According to CBRE Middle East’s latest market review, property transactions surged and rental prices climbed across key sectors — commercial, residential, retail, and industrial — driven by strong economic expansion and investor demand. 

The UAE real estate market saw strong growth in 2024, driven by rising demand, limited supply, and increasing prices across residential, commercial, retail, and industrial sectors, supported by new regulations. 

This trend is part of a broader regional shift, with property markets in Saudi Arabia, Qatar, and the UAE implementing reforms to better meet global investor demand.

For example, Saudi Arabia recently allowed foreigners to invest in Saudi-listed companies that own real estate in Makkah and Madinah, following a key decision by the Kingdom’s Capital Market Authority. 

“The UAE’s real estate market continue to attract rising foreign investor interest, supporting record residential transactional volumes across Dubai and Abu Dhabi during 2024. Commercial sectors also remain buoyant, with demand largely outstripping supply, as reflected in the rising occupancy and rental rates across the office, retail and industrial markets,” said Matthew Green, head of research MENA at CBRE.  

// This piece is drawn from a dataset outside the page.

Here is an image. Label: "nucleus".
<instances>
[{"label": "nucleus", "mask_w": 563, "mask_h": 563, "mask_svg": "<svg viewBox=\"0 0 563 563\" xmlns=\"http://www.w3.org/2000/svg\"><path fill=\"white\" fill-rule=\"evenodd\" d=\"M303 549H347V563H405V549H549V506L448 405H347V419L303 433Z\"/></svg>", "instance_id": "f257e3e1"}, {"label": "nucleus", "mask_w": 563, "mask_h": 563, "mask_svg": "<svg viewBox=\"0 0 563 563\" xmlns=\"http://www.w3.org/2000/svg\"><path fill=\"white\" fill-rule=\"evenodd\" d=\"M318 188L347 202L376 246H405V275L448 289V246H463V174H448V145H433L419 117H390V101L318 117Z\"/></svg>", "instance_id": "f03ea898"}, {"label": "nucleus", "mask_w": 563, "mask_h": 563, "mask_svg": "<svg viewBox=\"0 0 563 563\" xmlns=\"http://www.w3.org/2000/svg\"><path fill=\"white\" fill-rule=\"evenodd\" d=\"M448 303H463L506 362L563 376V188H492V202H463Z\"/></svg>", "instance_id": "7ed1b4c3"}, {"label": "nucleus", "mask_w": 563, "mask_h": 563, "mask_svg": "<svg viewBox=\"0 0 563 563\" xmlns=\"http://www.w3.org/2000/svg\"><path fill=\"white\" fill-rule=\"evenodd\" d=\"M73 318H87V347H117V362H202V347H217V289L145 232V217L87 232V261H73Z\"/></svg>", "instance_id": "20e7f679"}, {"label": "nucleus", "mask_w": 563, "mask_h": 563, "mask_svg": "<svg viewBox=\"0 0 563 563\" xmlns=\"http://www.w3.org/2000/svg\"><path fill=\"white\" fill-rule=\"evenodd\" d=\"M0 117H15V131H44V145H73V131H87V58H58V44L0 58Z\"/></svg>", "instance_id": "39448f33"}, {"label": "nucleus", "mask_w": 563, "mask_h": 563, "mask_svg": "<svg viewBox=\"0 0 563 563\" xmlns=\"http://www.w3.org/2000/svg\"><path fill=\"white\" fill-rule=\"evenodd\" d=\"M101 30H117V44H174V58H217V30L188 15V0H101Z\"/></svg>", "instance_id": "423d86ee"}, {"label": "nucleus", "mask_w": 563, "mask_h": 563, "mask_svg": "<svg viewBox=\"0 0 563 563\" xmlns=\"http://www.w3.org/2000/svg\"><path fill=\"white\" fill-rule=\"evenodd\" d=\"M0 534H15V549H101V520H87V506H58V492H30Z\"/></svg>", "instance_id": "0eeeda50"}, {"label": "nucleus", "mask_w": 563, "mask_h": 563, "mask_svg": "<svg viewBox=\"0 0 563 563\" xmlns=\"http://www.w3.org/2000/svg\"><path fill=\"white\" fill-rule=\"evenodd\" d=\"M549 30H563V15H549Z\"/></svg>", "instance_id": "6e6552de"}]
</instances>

In the fourth quarter, residential transactions in Abu Dhabi rose by 19 percent, while office occupancy rates in both Dubai and the capital city hit 94 percent, pushing rents up by 15-20 percent annually due to supply constraints. 

“Amid these highly positive market dynamics, the UAE government has moved to ensure the long-term sustainability of the real estate market, by implementing several new regulations in recent weeks,” said Green.  

He said that these changes were aimed at improving transparency through the Dubai Smart Rental Index, expanding the addressable market via recent changes to Dubai’s designated Freehold areas, and cooling the off-plan market through the UAE Central Bank’s amendment to lending regulations on transactional set-up fees. 

The UAE’s economic growth further fueled the commercial market, with Abu Dhabi’s real gross domestic product expanding by 4.5 percent in the third quarter of 2024, driven by a 6.6 percent increase in non-oil sectors. The rise in new business licenses and corporate expansions drove strong tenant demand, particularly for premium office spaces, the report added. 

Residential sector  

Dubai’s residential sector saw an 18 percent rise in apartment prices and a 20 percent increase in villa prices, pushing average values to 1,647 dirhams and 2,024 dirhams per sq. foot, respectively. Transaction volumes soared, with total residential sales in 2024 reaching 434 billion dirhams, up 33 percent from 2023, the report noted. 

Abu Dhabi’s residential market followed suit, with apartment prices rising 11 percent and villa prices climbing 12 percent. The capital’s sales activity was led by a 59 percent surge in ready property transactions, while off-plan sales grew 5 percent but still accounted for 66 percent of total volume. 

Rental contract registrations in Dubai rose 7 percent year on year, with renewal contracts up 9 percent and new registrations increasing 5 percent. Despite rising costs, CBRE noted that tenants continued to prefer lease renewals to avoid steep rent hikes.